▸ **Records to use**:
┄┄┄┄┄┄
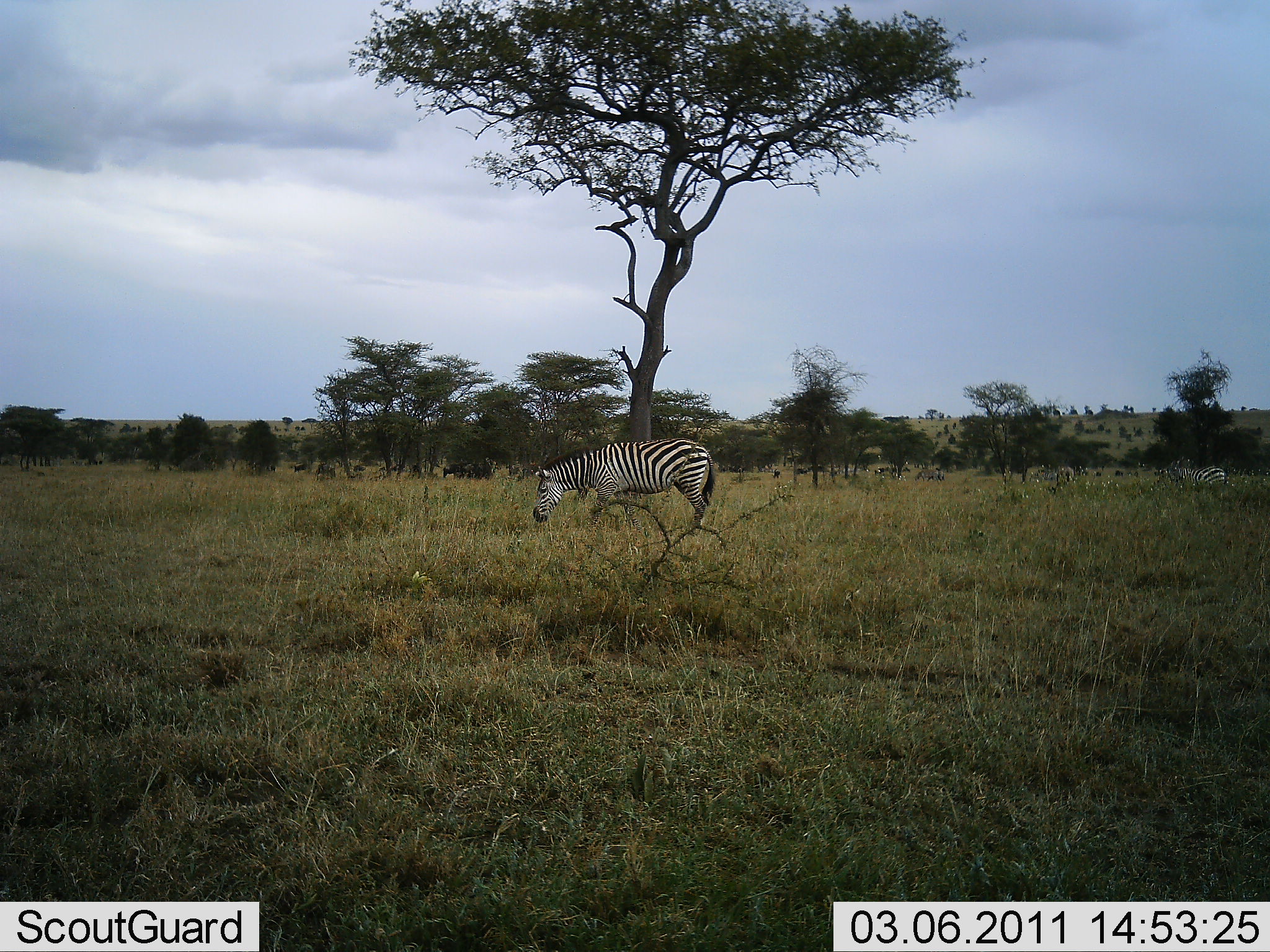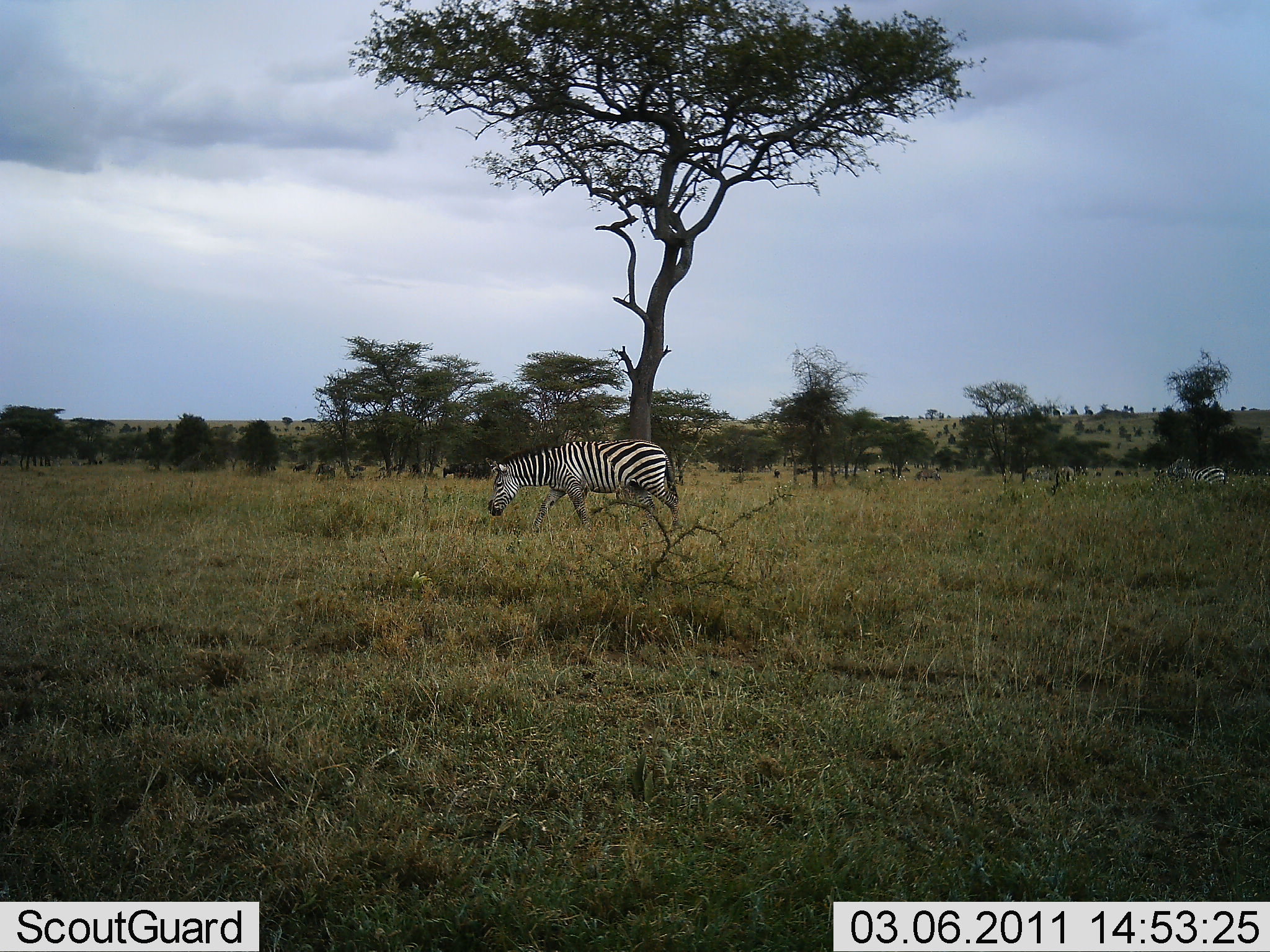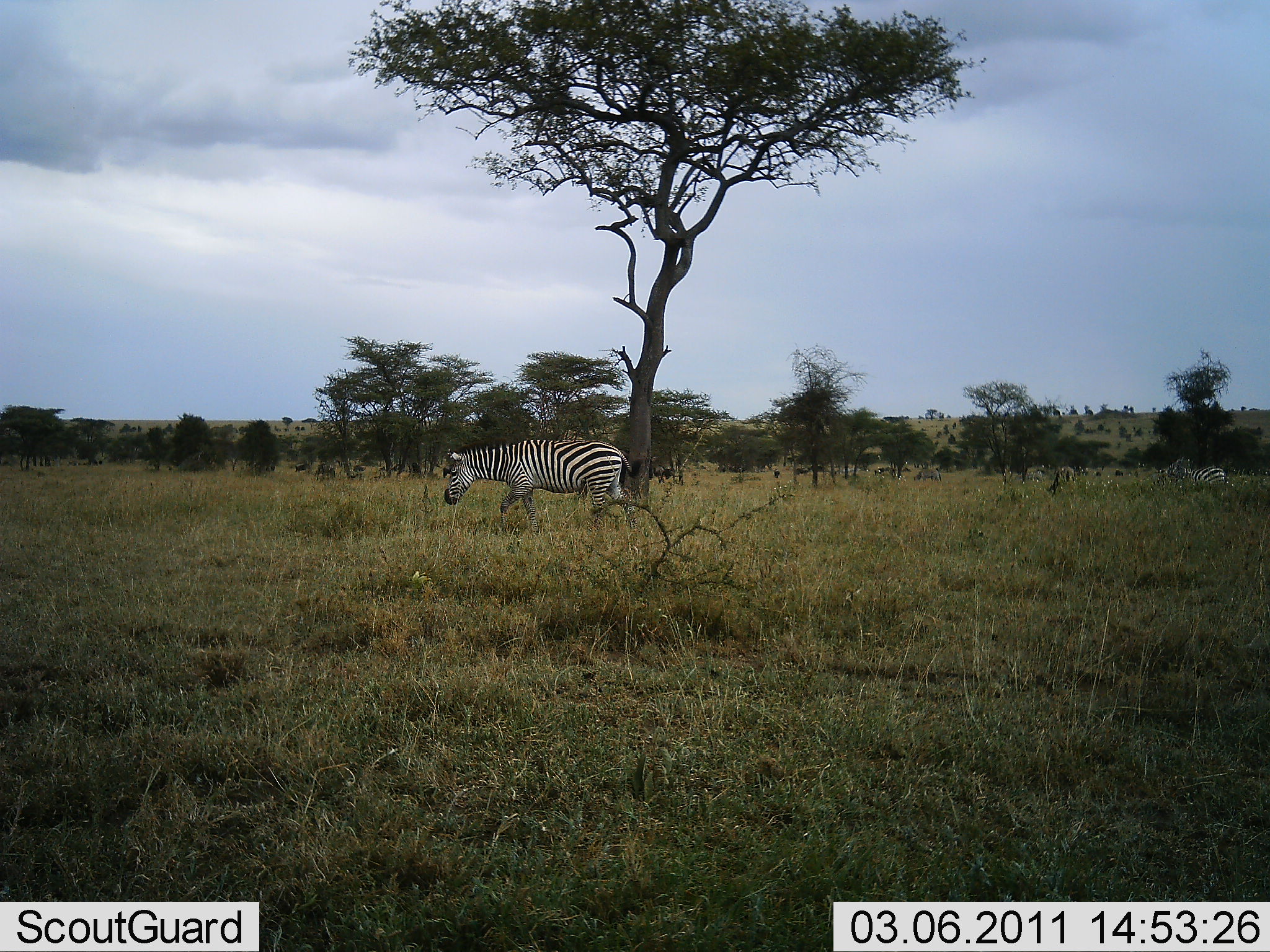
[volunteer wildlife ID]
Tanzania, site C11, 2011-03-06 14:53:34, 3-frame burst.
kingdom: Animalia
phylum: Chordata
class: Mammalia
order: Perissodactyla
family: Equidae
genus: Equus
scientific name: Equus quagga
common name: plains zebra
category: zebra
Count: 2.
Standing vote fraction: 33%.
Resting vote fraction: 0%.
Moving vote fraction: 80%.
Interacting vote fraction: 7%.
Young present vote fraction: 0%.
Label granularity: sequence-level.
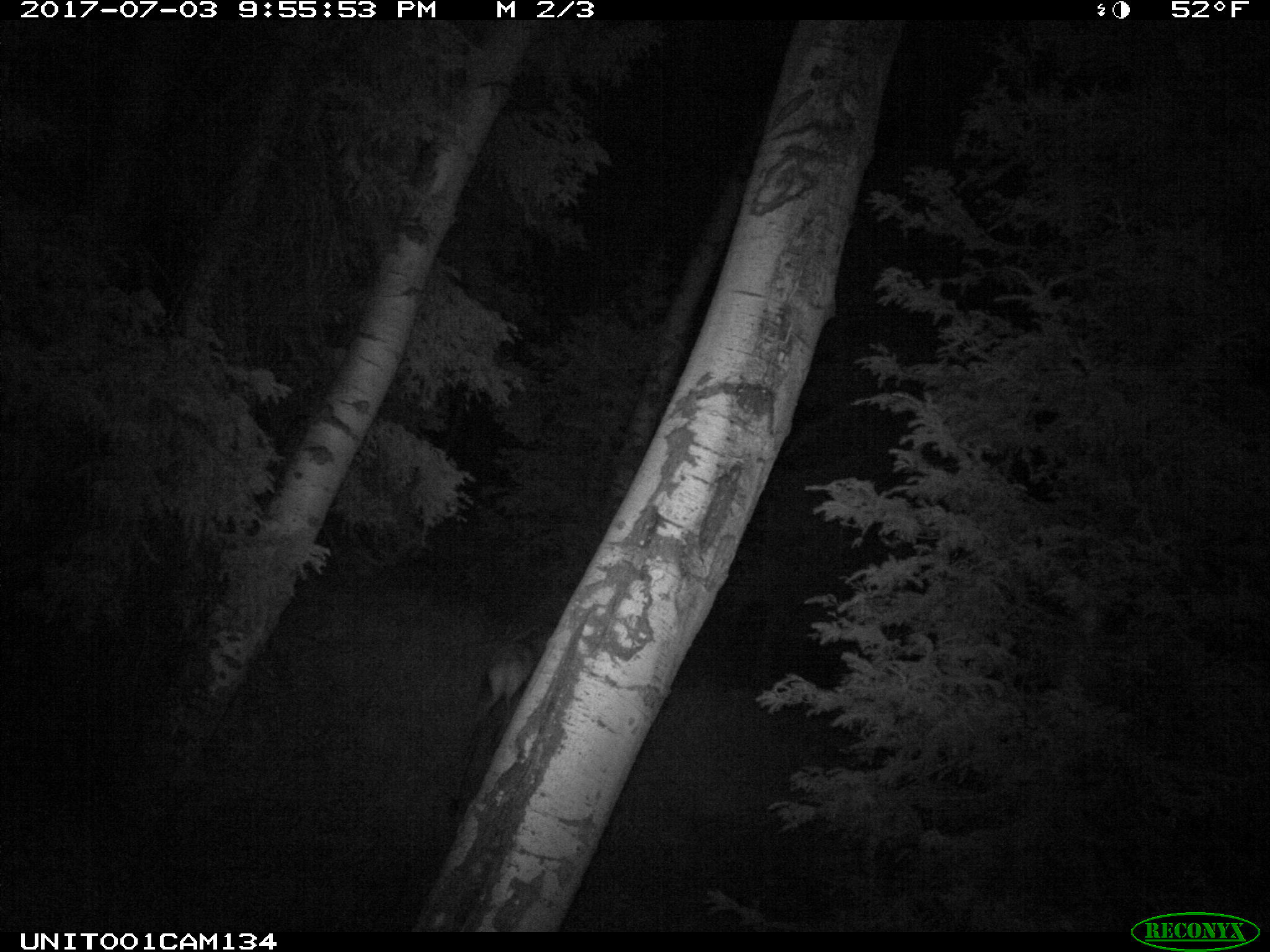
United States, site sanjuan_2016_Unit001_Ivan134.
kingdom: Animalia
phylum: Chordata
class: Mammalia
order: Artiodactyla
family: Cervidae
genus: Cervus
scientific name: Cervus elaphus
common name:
┄┄┄┄┄┄
Search term "vote": return each line of the data that contains it.

▸ **Written solution**:
Standing vote fraction: 33%.
Resting vote fraction: 0%.
Moving vote fraction: 80%.
Interacting vote fraction: 7%.
Young present vote fraction: 0%.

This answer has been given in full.